Studio album by Deja Voodoo
- Released: 1988
- Recorded: 1988
- Genre: Garage rock
- Label: Og Music

Deja Voodoo chronology
| The Worst of Deja Voodoo (1987) | Big Pile of Mud (1988) | Live at The Backstage Club, Helsinki Finland (1989) |

= Big Pile of Mud =

Big Pile of Mud is an LP release by the Canadian garage-rock band Deja Voodoo. It would be their last release recorded in a studio.

There is a Greek version released by Didi Records that includes two bonus tracks: "Waiting for the Man," a Velvet Underground cover, and "I Wish That Cat Would Shut Up."

Professional ratings
Review scores
| Source | Rating |
| AllMusic | Star Half star |

==Production==
The band recorded the album for less than $150.

==Critical reception==
AllMusic wrote that "there is more of a relaxed feel on this album ... On the opening track, Gerard Van Herk sings about his girlfriend in true sludgebilly style, and elsewhere cuts down people who wear brown leather jackets or charge exorbitant prices for import albums."

> Work order
Please reproduce the album page word for word from "Deja Voodoo chronology" to "in a studio.".

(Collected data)
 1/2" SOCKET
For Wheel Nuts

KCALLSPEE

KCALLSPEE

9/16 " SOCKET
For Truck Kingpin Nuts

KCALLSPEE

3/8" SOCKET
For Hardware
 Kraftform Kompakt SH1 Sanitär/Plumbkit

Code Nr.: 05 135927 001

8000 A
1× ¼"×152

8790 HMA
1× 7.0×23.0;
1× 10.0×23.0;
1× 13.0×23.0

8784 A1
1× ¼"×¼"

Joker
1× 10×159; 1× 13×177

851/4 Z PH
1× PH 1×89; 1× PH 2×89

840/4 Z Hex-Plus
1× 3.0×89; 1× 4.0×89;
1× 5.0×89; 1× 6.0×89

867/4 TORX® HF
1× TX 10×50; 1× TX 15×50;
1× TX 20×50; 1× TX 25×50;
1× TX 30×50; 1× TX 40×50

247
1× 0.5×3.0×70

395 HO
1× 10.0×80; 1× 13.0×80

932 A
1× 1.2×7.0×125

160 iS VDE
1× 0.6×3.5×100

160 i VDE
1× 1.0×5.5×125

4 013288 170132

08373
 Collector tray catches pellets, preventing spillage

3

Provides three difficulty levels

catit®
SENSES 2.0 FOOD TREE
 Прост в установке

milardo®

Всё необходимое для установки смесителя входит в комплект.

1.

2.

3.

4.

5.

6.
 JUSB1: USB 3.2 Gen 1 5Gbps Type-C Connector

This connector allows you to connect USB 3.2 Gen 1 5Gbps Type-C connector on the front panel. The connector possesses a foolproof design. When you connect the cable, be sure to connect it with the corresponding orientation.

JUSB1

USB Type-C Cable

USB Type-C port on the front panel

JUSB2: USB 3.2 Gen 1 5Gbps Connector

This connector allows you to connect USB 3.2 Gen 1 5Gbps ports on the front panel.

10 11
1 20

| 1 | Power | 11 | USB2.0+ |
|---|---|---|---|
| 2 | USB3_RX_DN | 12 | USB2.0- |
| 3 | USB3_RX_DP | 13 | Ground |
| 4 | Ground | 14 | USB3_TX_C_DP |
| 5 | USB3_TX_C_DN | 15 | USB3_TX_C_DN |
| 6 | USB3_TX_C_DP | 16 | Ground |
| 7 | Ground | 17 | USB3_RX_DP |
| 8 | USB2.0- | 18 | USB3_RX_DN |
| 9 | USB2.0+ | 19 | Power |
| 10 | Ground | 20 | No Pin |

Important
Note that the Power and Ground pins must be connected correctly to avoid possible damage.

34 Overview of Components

> Response to the task
Deja Voodoo chronology
| The Worst of Deja Voodoo (1987) | Big Pile of Mud (1988) | Live at The Backstage Club, Helsinki Finland (1989) |

= Big Pile of Mud =

Big Pile of Mud is an LP release by the Canadian garage-rock band Deja Voodoo. It would be their last release recorded in a studio.